### 阅读文本
==============================

WY7. 地牢逃脱
描述
给定一个 n 行 m 列的地牢,其中 '.' 表示可以通行的位置,'X' 表示不可通行的障碍,牛牛从 (x0 , y0 ) 位置出发,遍历这个地牢,和一般的游戏所不同的是,他每一步只能按照一些指定的步长遍历地牢,要求每一步都不可以超过地牢的边界,也不能到达障碍上。地牢的出口可能在任意某个可以通行的位置上。牛牛想知道最坏情况下,他需要多少步才可以离开这个地牢。输入描述
每个输入包含 1 个测试用例。每个测试用例的第一行包含两个整数 n 和 m(1 <= n, m <= 50),表示地牢的长和宽。接下来的 n 行,每行 m 个字符,描述地牢,地牢将至少包含两个 '.'。接下来的一行,包含两个整数 x0, y0,表示牛牛的出发位置(0 <= x0 < n, 0 <= y0 < m,左上角的坐标为 (0, 0),出发位置一定是 '.')。之后的一行包含一个整数 k(0 < k <= 50)表示牛牛合法的移动方式的数量,接下来的 k 行,每行两个整数 dx, dy 表示每次可选择移动的行和列步长(-50 <= dx, dy <= 50)输出描述
输出一行一个数字表示最坏情况下需要多少次移动可以离开地牢,如果永远无法离开,输出 -1。以下测试用例中,牛牛可以上下左右移动,在所有可通行的位置.上,地牢出口如果被设置在右下角,牛牛想离开需要移动的次数最多,为3次。示例1
输入:
3 3 ... ... ... 0 1 4 1 0 0 1 -1 0 0 -1
输出:
3
C 解法, 执行用时: 2ms, 内存消耗: 356KB, 提交时间: 2018-10-16
#include<stdio.h>
struct node {
int x;
int y;
int step;
};
int main() {
struct node que[2501];
int n, m, x0, y0, k, i, j, next[51][2], head, tail, book[51][51] = { 0 }, tx, ty,result;
char a[51][51];
scanf("%d %d", &n, &m);
for (i = 0; i < n; i++) {
scanf("%s", a[i]);
}
scanf("%d %d", &x0, &y0);
scanf("%d", &k);
for (i = 0; i < k; i++) {
scanf("%d %d", &next[i][0], &next[i][1]);
}
head = 1;
tail = 1;
que[tail].x = x0;
que[tail].y = y0;
que[tail].step = 0;
tail++;
book[x0][y0] = 1;
while (head < tail) {
for (i = 0; i < k; i++) {
tx = que[head].x + next[i][0];
ty = que[head].y + next[i][1];
if (tx<0||ty<0||tx >= n || ty >= m || a[tx][ty] == 'X') {
continue;
}
if (a[tx][ty] == '.'&&book[tx][ty] == 0) {
que[tail].x = tx;
que[tail].y = ty;
que[tail].step = que[head].step + 1;
tail++;
book[tx][ty] = 1;
}
}
head++;
}
result = que[tail-1].step;
for (i = 0; i < n; i++) {
for (j = 0; j < m; j++) {
if (book[i][j] == 0 && a[i][j] == '.') {
result = -1;
}
}
}
printf("%d", result);
}
C 解法, 执行用时: 2ms, 内存消耗: 376KB, 提交时间: 2020-09-23
#include <stdio.h>
struct node
{
int x;
int y;
int step;
};
int main()

==============================

一组数据
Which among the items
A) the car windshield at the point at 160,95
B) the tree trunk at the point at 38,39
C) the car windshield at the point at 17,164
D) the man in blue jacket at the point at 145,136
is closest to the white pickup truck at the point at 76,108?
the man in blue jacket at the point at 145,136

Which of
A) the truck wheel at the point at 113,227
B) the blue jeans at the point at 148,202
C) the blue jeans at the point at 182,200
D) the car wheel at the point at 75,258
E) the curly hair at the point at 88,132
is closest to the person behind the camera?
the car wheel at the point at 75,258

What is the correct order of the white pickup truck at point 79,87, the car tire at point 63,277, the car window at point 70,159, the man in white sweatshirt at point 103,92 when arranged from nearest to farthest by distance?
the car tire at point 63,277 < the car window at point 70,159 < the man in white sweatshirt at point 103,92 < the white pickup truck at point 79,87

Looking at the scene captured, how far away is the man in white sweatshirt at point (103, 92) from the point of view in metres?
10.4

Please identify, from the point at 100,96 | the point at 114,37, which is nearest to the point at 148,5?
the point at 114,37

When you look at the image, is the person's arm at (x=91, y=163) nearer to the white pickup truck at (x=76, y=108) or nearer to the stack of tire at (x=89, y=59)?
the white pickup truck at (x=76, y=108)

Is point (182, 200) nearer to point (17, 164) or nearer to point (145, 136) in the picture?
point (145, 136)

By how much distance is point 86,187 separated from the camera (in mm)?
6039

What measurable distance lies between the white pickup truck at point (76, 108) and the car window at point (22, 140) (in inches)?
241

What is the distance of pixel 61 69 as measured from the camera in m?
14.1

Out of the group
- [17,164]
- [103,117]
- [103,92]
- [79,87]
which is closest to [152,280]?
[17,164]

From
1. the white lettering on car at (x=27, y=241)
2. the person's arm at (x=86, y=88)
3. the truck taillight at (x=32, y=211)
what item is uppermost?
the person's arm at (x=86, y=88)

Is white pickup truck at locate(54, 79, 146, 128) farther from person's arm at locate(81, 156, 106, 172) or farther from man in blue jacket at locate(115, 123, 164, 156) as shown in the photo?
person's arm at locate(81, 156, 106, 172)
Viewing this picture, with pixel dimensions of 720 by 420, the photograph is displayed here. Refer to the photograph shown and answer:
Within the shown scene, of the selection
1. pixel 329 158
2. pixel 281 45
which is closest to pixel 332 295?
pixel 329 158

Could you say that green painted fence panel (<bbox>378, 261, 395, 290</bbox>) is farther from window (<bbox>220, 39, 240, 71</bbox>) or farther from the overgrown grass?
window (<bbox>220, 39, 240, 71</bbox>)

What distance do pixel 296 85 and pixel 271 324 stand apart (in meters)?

==============================

### 练习要求
a) 根据阅读文本,回答以下问题:
(i) 输入中 n 和 m 的取值范围是多少?
(ii) 如果牛牛永远无法离开地牢,程序应输出什么?
(iii) 第一个 C 解法的提交时间是哪一天?
b) 请从记录中挑出所有含有字符串“farther”的行并照原样抄写下来。
上面的阅读文本和记录是两份彼此独立的材料。

### 依次作答
a)
(i) 1 <= n, m <= 50
(ii) 输出 -1。
(iii) 2018-10-16

b)
Is white pickup truck at locate(54, 79, 146, 128) farther from person's arm at locate(81, 156, 106, 172) or farther from man in blue jacket at locate(115, 123, 164, 156) as shown in the photo?
Could you say that green painted fence panel (<bbox>378, 261, 395, 290</bbox>) is farther from window (<bbox>220, 39, 240, 71</bbox>) or farther from the overgrown grass?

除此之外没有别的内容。